##### Given entries #####

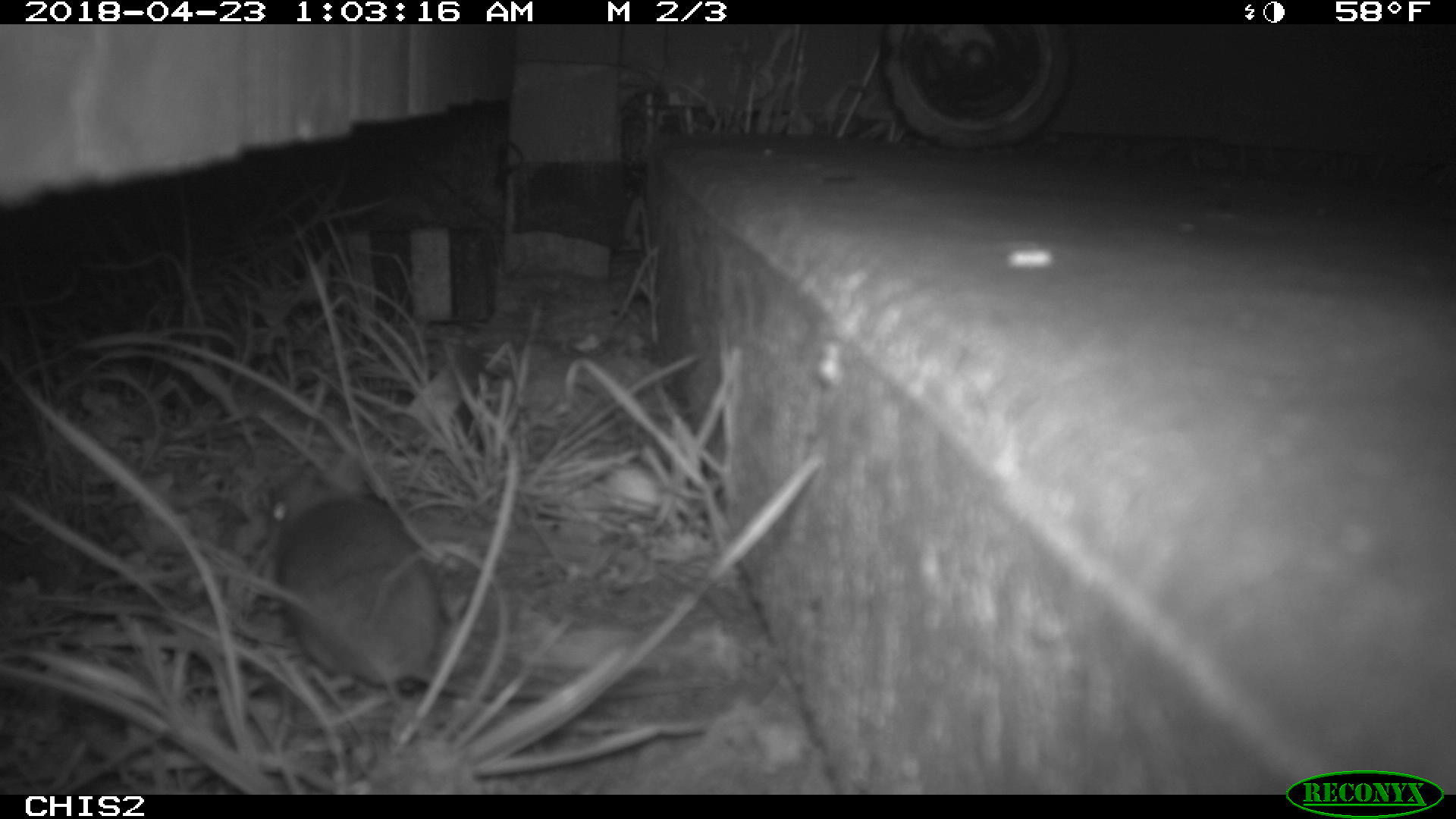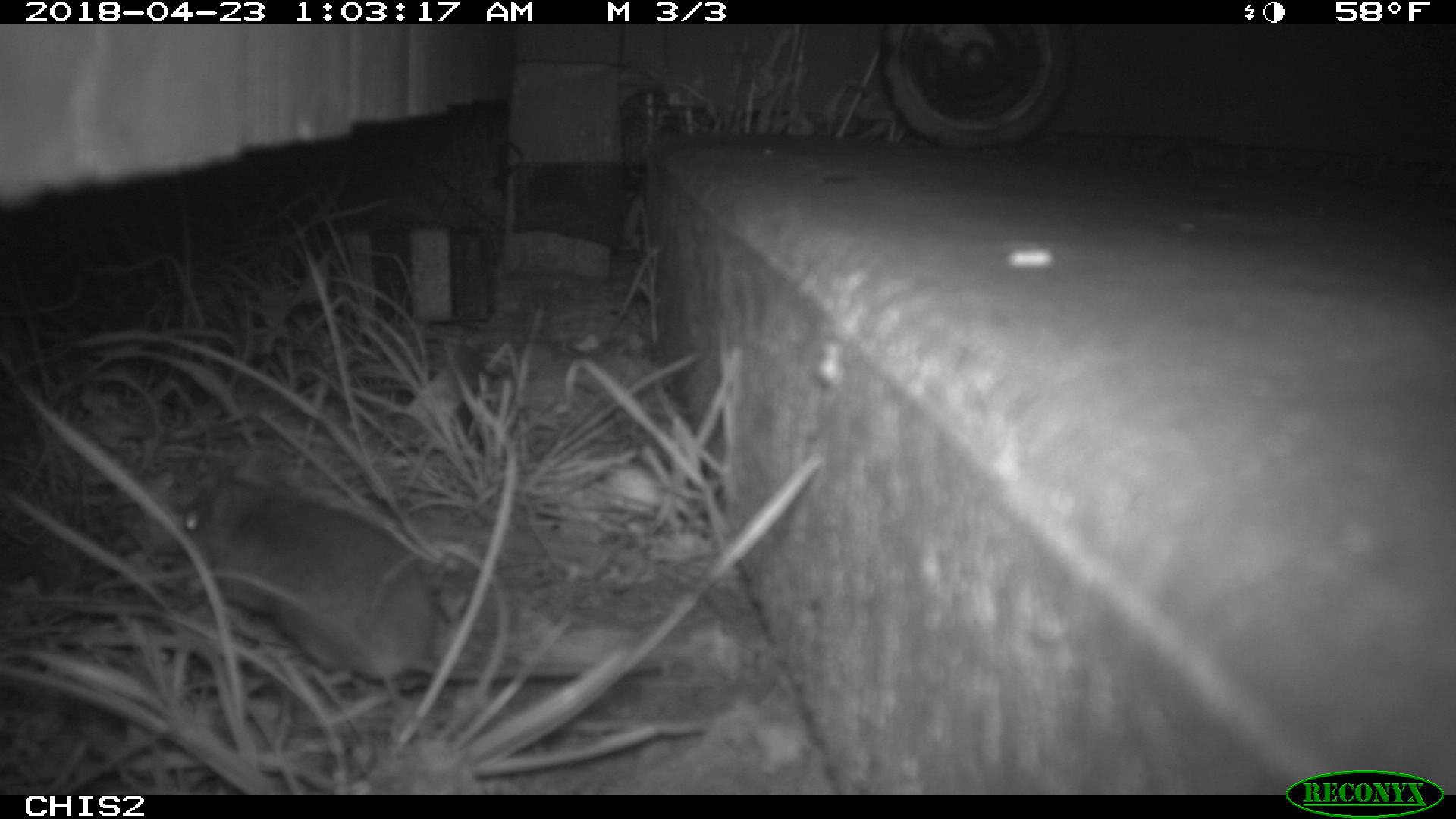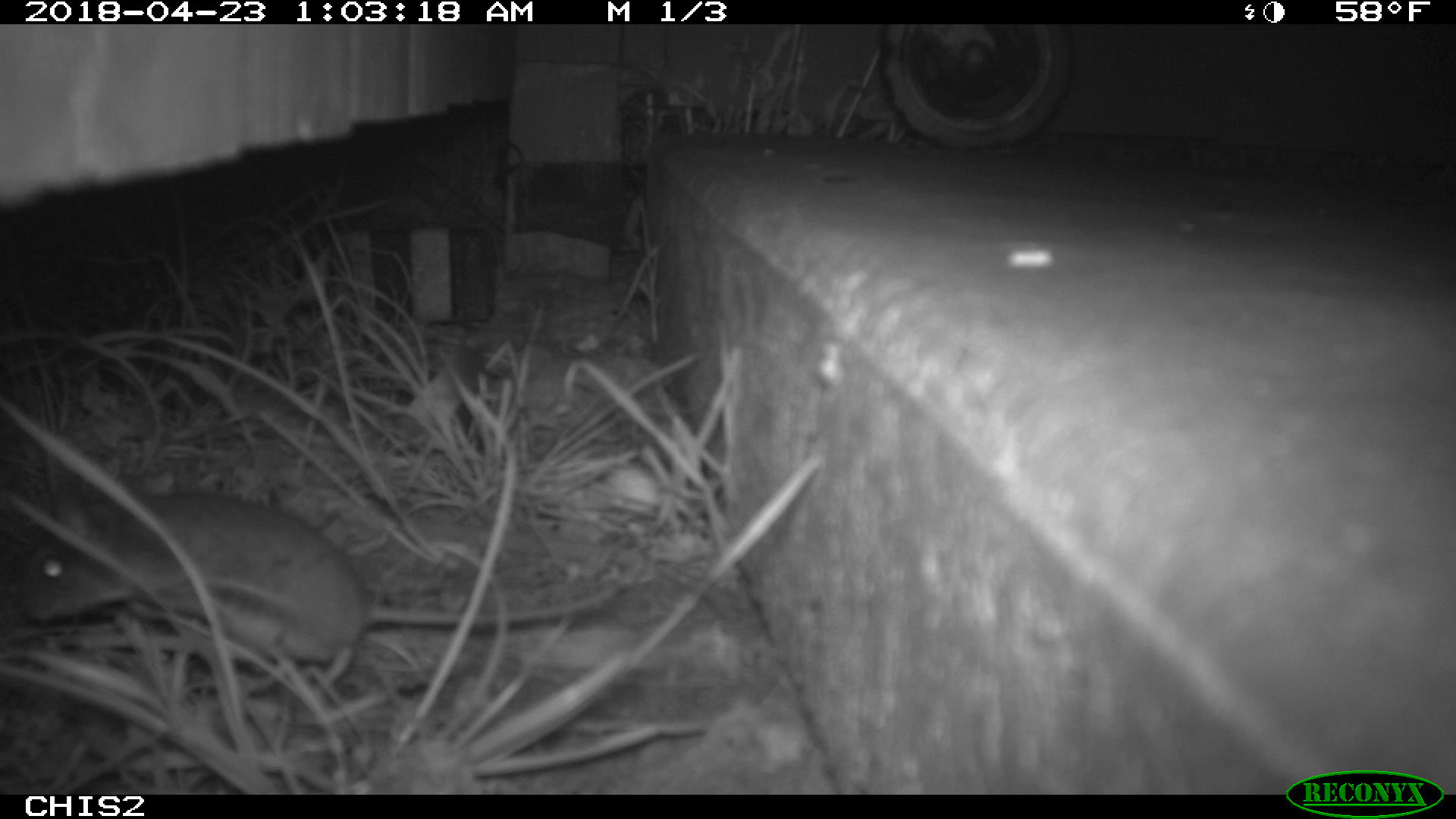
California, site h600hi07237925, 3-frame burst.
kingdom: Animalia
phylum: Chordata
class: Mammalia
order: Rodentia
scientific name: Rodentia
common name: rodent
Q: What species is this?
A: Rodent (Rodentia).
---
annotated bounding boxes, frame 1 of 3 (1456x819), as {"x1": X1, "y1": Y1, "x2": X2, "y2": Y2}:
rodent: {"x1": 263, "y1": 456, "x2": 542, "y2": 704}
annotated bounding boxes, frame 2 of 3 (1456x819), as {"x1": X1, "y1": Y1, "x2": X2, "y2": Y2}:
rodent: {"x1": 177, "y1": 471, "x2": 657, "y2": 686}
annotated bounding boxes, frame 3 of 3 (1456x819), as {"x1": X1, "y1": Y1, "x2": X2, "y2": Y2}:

#####

> How to complete this task
All lines from the one containing "annotated bounding boxes, frame 1" through the final line of the records above are to be set down exactly, and no other line is to appear.

> Written answer
annotated bounding boxes, frame 1 of 3 (1456x819), as {"x1": X1, "y1": Y1, "x2": X2, "y2": Y2}:
rodent: {"x1": 263, "y1": 456, "x2": 542, "y2": 704}
annotated bounding boxes, frame 2 of 3 (1456x819), as {"x1": X1, "y1": Y1, "x2": X2, "y2": Y2}:
rodent: {"x1": 177, "y1": 471, "x2": 657, "y2": 686}
annotated bounding boxes, frame 3 of 3 (1456x819), as {"x1": X1, "y1": Y1, "x2": X2, "y2": Y2}:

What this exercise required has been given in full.